The snapback tariff increase to 50pc has affected non-EPA countries (US, Canada, New Zealand) since July last year and will run through until the end of the current Japanese fiscal year on March 31.
This has provided Australia with a 22.8pc tariff advantage over this time.
However all that is set to change with the expected signing of TPP in March this year.

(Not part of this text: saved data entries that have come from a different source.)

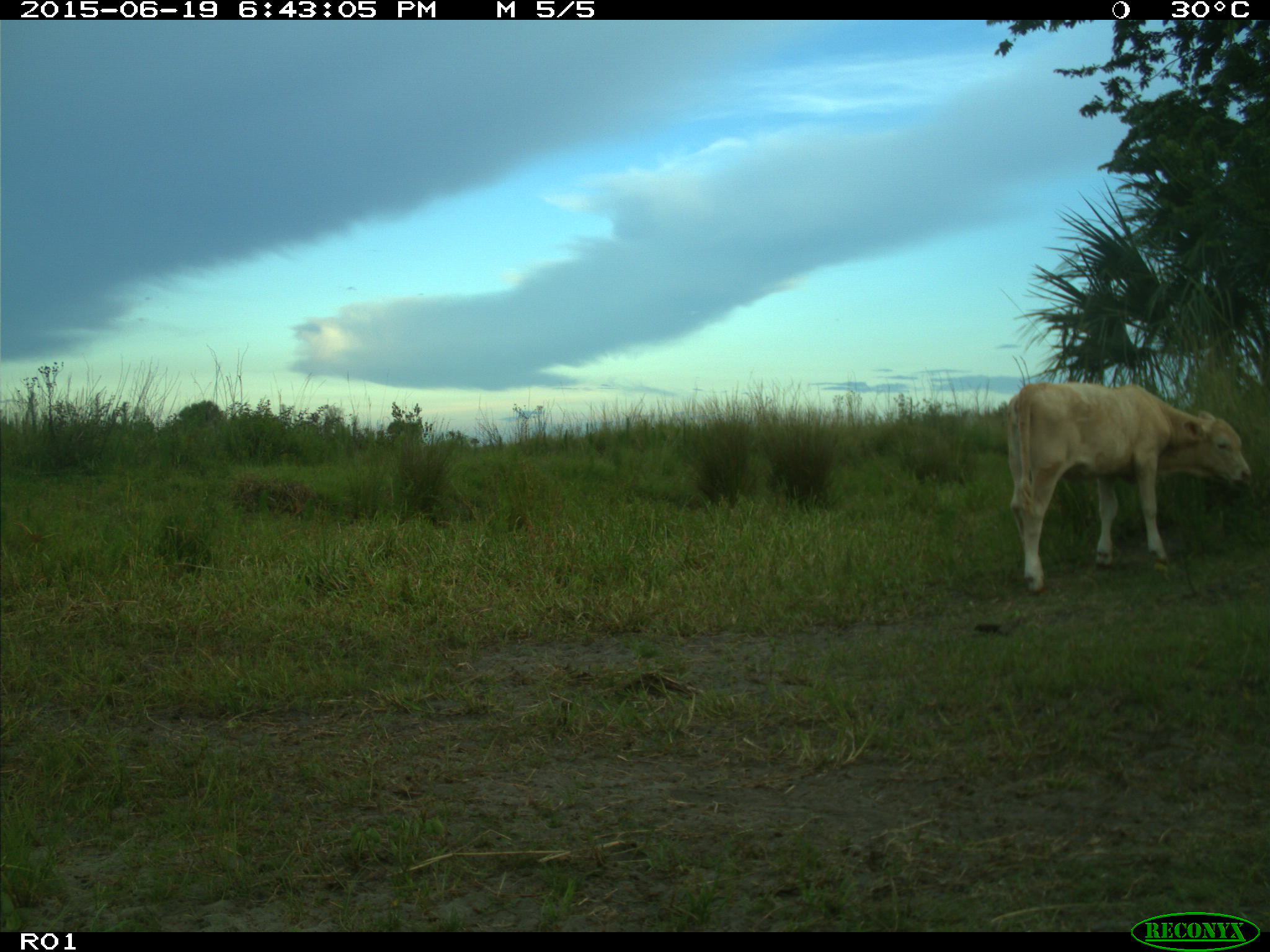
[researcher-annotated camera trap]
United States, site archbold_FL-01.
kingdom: Animalia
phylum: Chordata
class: Mammalia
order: Artiodactyla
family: Bovidae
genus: Bos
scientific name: Bos taurus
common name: domestic cow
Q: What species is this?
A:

Once signed, member countries will presumably waste little time in passing legislation to ratify the deal and of course there is still the question as to whether the US will come back in as a party to TPP or pursue bilateral deals instead.
Also it is important to realise the underlying strength of the US trading position in beef due to its almost fully rebuilt herd and commensurate lower cost of production.
This position allowed the US to achieve a 28pc increase in beef exports to Japan in 2017 of 53,000t (USDA/USMEF year-to-date figures to November) despite the massive tariff impost for a large part of the year.
In comparison, Australia’s increased tonnage for the full year (with its tariff advantage) amounted to 29,000t or 11pc.
No doubt there are quality and brand loyalty factors in the mix but there has to be very significant competitive pressure building on Australian exporters to supply lower cost product into this market.
WHILE the rain will cause some short-term supply issues, the benefit it will bring to the supply picture in the second quarter is huge.
This is the view of one major processor I spoke to early this week.
MLA’s kill figures for last week are an indication of the unusual depth of supply in the first quarter this year and that suggests any setback from the rain will be short lived.
The eastern states figure climbed from 112,000 the week before to 131,000 last week, a level that took until mid-May last year to reach.
Queensland accounted for a large part of that with a 7000 head increase to 64,000 but so too did the southern states.
New South Wales jumped 6000 head to 34,000 for the week and Victoria soared to 25,000 head, a figure not seen since mid-2016.
One major processor is believed to have moved fairly quickly with a 10c/kg price rise but it is not known how far out that money applies.
Others may follow later this week which will take indicator 4-tooth ox to around 480-490c/kg and heavy cow to 420-430c.
The A$ retreating below US80c gave the sales desks cause for a little optimism but the big challenge will come mid-year when the US is expected to ramp up its production volumes with commensurate price threat in shared global markets.